Task description:
A complete, exact copy of the data is the required answer.

Stored data entries
◇ ◇ ◇ ◇ ◇ ◇ ◇

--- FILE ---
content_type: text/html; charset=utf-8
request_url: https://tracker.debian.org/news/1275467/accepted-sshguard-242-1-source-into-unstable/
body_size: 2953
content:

◇ ◇ ◇ ◇ ◇ ◇ ◇

Result:
--- FILE ---
content_type: text/html; charset=utf-8
request_url: https://tracker.debian.org/news/1275467/accepted-sshguard-242-1-source-into-unstable/
body_size: 2953
content:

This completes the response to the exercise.